Wednesday, February 16, 2011

Music Review: Appitite for Death by Guns N' Roses

(Note: I view it might be interesting to re-listen to classic albums and refresh them in the setting of how good they keep up today.First in a series.)
I first purchased Appetite for Death on cassette back in 1988; I think a schoolmate of mine showing me the cover art and I view it looked chill and so a day or so after I caught the picture for "Welcome to the Jungle" and I was blown away.

ot my mom to take me to the book store so I could buy the record the following day and was so captivated by it that I played it in my Sunday School year as an exemplar of something I establish to be awesome.Yeah, I'm not certain how that came to happen).

It wasn't too much after that GNR blew up big time and everybody loved them, etc. etc.
So how does the album hold up 20 days later?
My first picture is that the overall production values are fairly low.the album in general sounds flat and I'm sure that's for right reason: it was recorded on a shoestring budget, nobody at the time realizing how big the ring would get.
Appitite kicks off with the autobiographical "Welcome to the Jungle", which is undeniably one of the heavy album-openers in history but has missed a lot of its punch over the years due to being played in every football stadium in America for the preceding decade. (Funny note: Axl claimed that when he got off the bus for the start sentence in Los Angeles an old black guy told him, "You're in the Jungle, baby.you're gonna die! ) "It's So Easy" introduces us to Deep Voice Axl (at the sentence I wondered at first if another extremity of the circle was singing) where he complains, in a very rock-n-roll kind of way getting laid has lost some of its fun due to the want of challenge."Night Train" is next, a nice track about not just getting drunk on cheap wine but learned that you'll regret it later, while "Out Ta Get Me" is a decent rocker about being paranoid which likely was an exact figure of how Axl was look at the time."Mr.
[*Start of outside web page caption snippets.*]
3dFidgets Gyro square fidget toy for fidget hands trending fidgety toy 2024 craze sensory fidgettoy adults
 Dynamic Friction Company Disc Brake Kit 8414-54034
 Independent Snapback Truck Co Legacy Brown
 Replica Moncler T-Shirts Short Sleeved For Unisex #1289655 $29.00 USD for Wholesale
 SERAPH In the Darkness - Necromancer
Brownstone" is a cunning look at heroin addiction which features some of the best lyrics on the record("I used to do a small but a little wasn't doing so the little go more and more.", etc)
Side one ends with the album's second masterpiece, the sprawling "Paradise City" which features an extended outro jam that lets Slash go mad with a masterful extended solo.The video for "Paradise" turned out to be possibly the best "concert montage" style picture of the metal area, with the band performing in presence of massive outdoor crowds while Axl dances about like a madman (probably because he was a madman).I sort of girl the years when albums had sides because there actually was an art to pick the best song to end the low side, which "Paradise" does perfectly.
The 2nd half of Appetite kicks off with "My Michelle", a forgettable song about one of the countless lost young people hanging out in Los Angeles and moves on to "Think About You", a listenable tune that illustrates how still the filler on this album is not all bad.
"Sweet Child of Mine" is next, the third classic single to descend from Appetite and maybe the best power balled of the 80's.Slash steals the present here, from the song's trademark intro to the two beautiful solos and eventually the amazing coda.A complete song, really, and one that has not grown stale with repeated listenings (most recently Fergie's lame rendition at the Super Bowl).
"You're Mad" and "Anything Goes" are fairly indistinguishable (G'NR later did a more interesting aucoustic version of the former) and while neither are terrible I get the belief that either could have been left off the album.Appetite finshes up with "Rocket Queen, a bittersweet tune about a daughter the band knew and features both the sounds of Axl having sex with drummer Steve Adler's girlfriend and a tender final verse that Rose described as "a promise and friendship note at the end of the song".
Appetite for End on the whole holds up jolly well, despite the sub-par production the band sounds great, managing to get across as well-rehearsed but raw; the songs are well-crafted and intelligently written, funny at times and tragic at others.Most importantly, Appetite captures what it felt like to be in a lot during the 80's L.A. metal era and is one of the most authentic discs in rock history as the listener never has cause to question that songwriters Axl Rose and Izzy Stradlin are writing strictly from experience.
Overall rating; 8 out of 10.My only complaints are that the good quality could have been better and that the album runs a bit long and could have been tightened up by maybe dropping some combination of "My Michelle", "Out Ta Get Me", or "Anything Goes".It'sa keeper, though, probably the better influence to get out of the 80's hair metal scene.